Now, through his own company Film Science, he hopes to foster a “family of filmmakers” that he can work with over the longterm. To that end, Savjani is currently producing Kelly Reichardt’s next film, “Train Choir” with Neil Kopp (it wrapped production last week) and also Joe Swanberg’s next movie, “Nights and Weekends.” He is hoping that the recent attention for “Hannah” will enable them set up more projects together. “This is not just about ‘Hannah’, it’s about Joe, it’s about the next project.”
Savjani, who is also gearing up for Geoff Marslett‘s rotoscope animation film “Mars” and Scott Rice‘s comedy “Gopal Gets It,” written by Kerem Sanga, is not just developing and producing movies, but eventually hoping to position Film Science to handle digital distribution. “Models are shifting,” Savjani enthusiastically told indieWIRE, pondering new ways of marketing and distributing work through outlets like B-Side and Apple’s iTunes.
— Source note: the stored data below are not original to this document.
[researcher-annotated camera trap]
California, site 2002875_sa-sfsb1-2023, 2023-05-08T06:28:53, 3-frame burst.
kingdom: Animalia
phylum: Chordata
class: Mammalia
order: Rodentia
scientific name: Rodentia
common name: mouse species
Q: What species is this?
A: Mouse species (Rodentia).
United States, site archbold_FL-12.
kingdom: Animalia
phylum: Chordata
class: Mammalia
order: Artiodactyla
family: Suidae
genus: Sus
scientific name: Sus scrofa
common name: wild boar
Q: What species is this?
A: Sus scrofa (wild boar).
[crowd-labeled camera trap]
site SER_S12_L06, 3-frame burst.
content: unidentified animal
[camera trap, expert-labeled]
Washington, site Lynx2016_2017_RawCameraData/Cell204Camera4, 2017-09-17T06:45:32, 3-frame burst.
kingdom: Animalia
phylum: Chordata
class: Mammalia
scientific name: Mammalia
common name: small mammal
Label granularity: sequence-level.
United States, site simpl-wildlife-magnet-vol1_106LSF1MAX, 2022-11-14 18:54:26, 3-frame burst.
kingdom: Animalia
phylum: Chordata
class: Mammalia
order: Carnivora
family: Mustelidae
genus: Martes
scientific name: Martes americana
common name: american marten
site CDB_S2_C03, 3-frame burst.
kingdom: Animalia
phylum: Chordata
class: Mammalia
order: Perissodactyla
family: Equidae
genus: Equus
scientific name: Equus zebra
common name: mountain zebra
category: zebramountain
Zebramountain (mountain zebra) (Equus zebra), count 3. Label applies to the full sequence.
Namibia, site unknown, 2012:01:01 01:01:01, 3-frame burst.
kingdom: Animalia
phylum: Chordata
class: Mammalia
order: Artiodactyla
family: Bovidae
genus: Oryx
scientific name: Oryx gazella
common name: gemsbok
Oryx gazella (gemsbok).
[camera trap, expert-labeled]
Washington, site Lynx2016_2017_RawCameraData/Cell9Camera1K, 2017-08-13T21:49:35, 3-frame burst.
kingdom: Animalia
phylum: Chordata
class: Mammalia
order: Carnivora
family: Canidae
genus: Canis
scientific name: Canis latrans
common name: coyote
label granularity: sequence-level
“It would be foolish to say I am [only] in the feature film business,” Savjani related, noting that today there are opportunities to make movies that will be available via numerous platforms. “We are in the content business,” Savjani said, before heading back to the IFC Center to greet friends who were waiting to see the movie. And later, clarifying the point, he emphasized, “There will be a need for more content as more devices have the ability to support it.”